Source text:
==============================
For some of the super-rich, and even some sovereign wealth-funds, the upstart EPL was an investment opportunity like no other.
It presented them not only a chance to make money but also the chance for legitimacy through sports—in something that would come to be know as ‘sportswashing’.
Dissolution of the Soviet Union
In Moscow, on February 7th 1990, the general secretary of the Communist Party of the Soviet Union (CPSU), Mikhail Gorbachev, recommended that his party relinquish political power over the Soviet states.
This came as a surprise to many in the CPSU but others were delighted. The dissolution of the Soviet Union sent shockwaves around the world.
By March 11th, Lithuania had passed the ‘Act of the Re-Establishment of the State of Lithuania’ to become the first Soviet republic to declare independence.
In August 1991 those opposed to Gorbachev’s dissolution launch a coup hoping that people would rally to the Soviet cause but they didn’t.
By the end of the year the hammer and sickle had been replaced with the Russian tricolour and Boris Yeltsin was the president of a newly independent Russia in a new world with a new democracy.
Under Yeltsin, his allies became millionaires and shortly thereafter billionaires. Yeltsin had contrived a scheme in which his cronies were sold utility companies like oil, gas and telecoms for bargain prices.
The most well-known of these oligarchs—which is a Greek word that means ‘rule by the few’—was Roman Abramovich.
In 2020, Forbes wrote a puff piece about his purchase of Chelsea Football Club in 2003:
When Abramovich decided to get involved in football, he started by commissioning UBS bankers to analyse the football environment across Europe.
England’s Premier League was not the clear-cut choice. Spain's La Liga and Italy's Serie A were looked at, as well.
But Abramovich homed in on the Premier League after learning about and “funnelling” three main factors: 1) the style of play; 2) the level of competition up and down the table; and 3) the country's business regulatory environment.
Then, he and his close associates considered three or four clubs that had been identified for takeover. Chelsea came out the winner…
The actual deal to buy Chelsea was arranged fairly quickly, in part because the club's majority owner was managing financial difficulties.
The final agreement had Abramovich buying the Chelsea business for £140-million, covering a club value of £60-million and £80-million of debt.
It was the first purchase of an English Premier League club by a major foreign investor.
At the outbreak of the Russia/Ukraine conflict, however, the British government seized Abramovich’s assets and forced him to sell Chelsea to the American businessman, Todd Boehly, eventually agreeing a deal worth over £4bn.
After winning 21 trophies in 19 years, Manchester United legend-turned-pundit, Gary Neville had this to say about Abramovich's Chelsea legacy.
"[Chelsea] have been a success machine for the last 10–20 years.
That doesn't just come with money, we've seen at Manchester United and Arsenal where they've put billions into the team and not had the success that Chelsea have had.
Chelsea can feel comfortable that they'll have rich owners, but will they have football smart owners? Because that's what Abramovich has been.
==============================
Data segment:

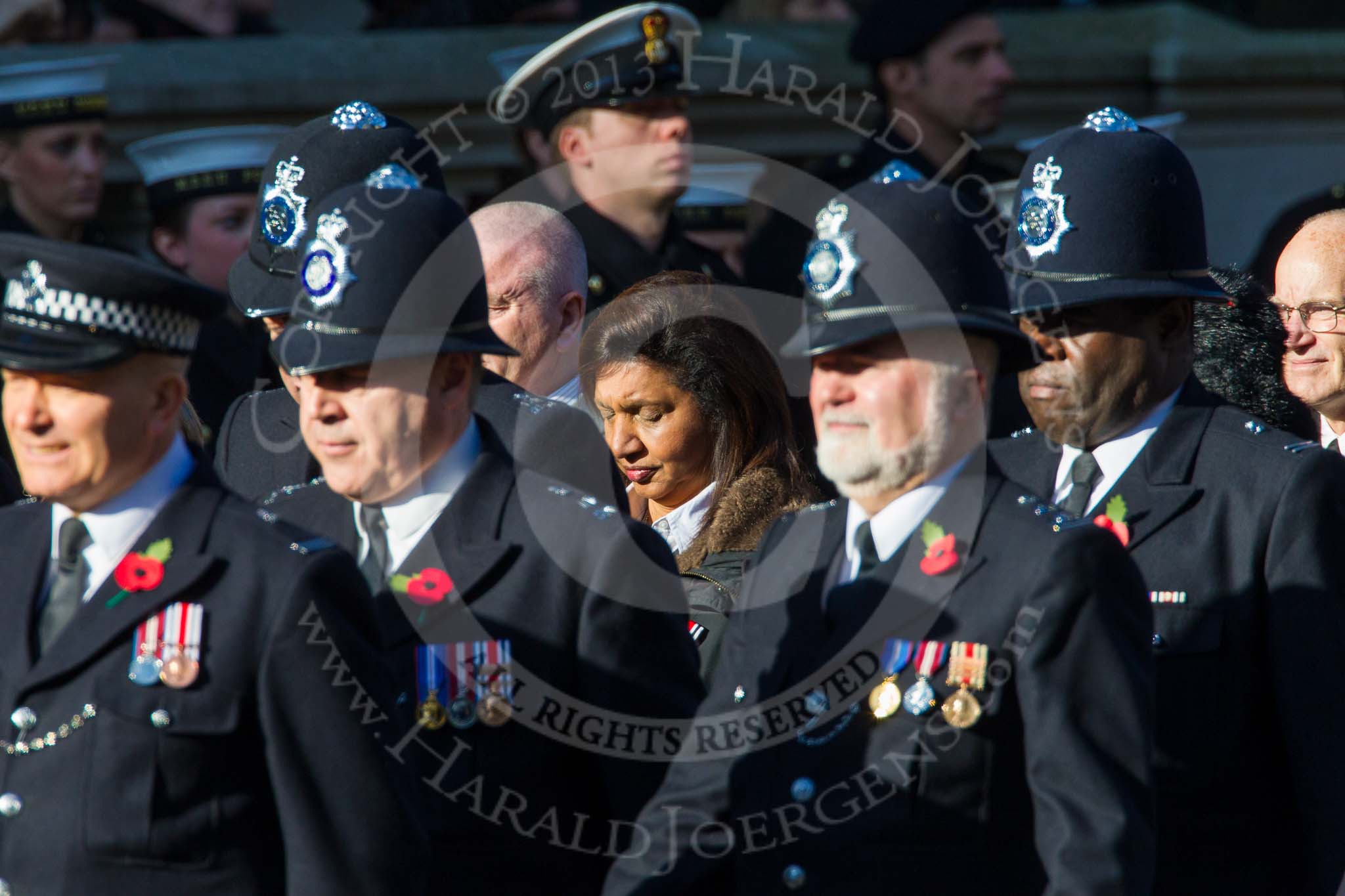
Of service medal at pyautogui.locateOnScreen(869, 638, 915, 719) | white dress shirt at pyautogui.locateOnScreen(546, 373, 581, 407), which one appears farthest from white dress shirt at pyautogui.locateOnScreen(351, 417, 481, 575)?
white dress shirt at pyautogui.locateOnScreen(546, 373, 581, 407)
==============================
Set tasks:
1. Reproduce the text on Abramovich and Chelsea word for word, from "By March 11th, Lithuania" up to and including "to declare independence.".
2. Write the next part of the text on Abramovich and Chelsea, picking up after its final sentence.
The data has no connection to the text on Abramovich and Chelsea.

Answer set:
1.
By March 11th, Lithuania had passed the ‘Act of the Re-Establishment of the State of Lithuania’ to become the first Soviet republic to declare independence.

2.
But a writer at ESPN questioned whether Abramovich’s spending at Chelsea had really changed football all that much:
10 of the current top 15 were also among the top 15 clubs in Europe before Abramovich arrived on the scene, while Atletico and Ajax were pretty close.
The three others on the current list kept spending and spending until they were able to join the club.
Manchester City, Chelsea and PSG had combined for 5 top-division titles in their respective histories to that point, but have since won 17, mostly in the past 11 years, along with 2 Champions League titles (both for Chelsea) and 3 more finals.
Despite it all, most Chelsea fans will tell you that they want Roman back.
He dazzled their club with almost two decades of success. Their trophy cabinet is full and gleaming. In the end, that’s all that matters to football fans.
Iraq’s Invasion of Kuwait
On August 2nd 1990, an army of 100,000 Iraqi soldiers invaded Kuwait.
Kuwait had bankrolled Saddam Hussein’s Iraq for decades in his war of attrition against neighbouring Iran and wanted its billions of dollars in loans repaid.
To make matters worse for Iraq, almost all of their foreign reserves came from oil sales and as the price of a barrel of oil had collapsed from just over $40 a barrel in 1981 to under $12 in 1988, they weren’t in a position to negotiate.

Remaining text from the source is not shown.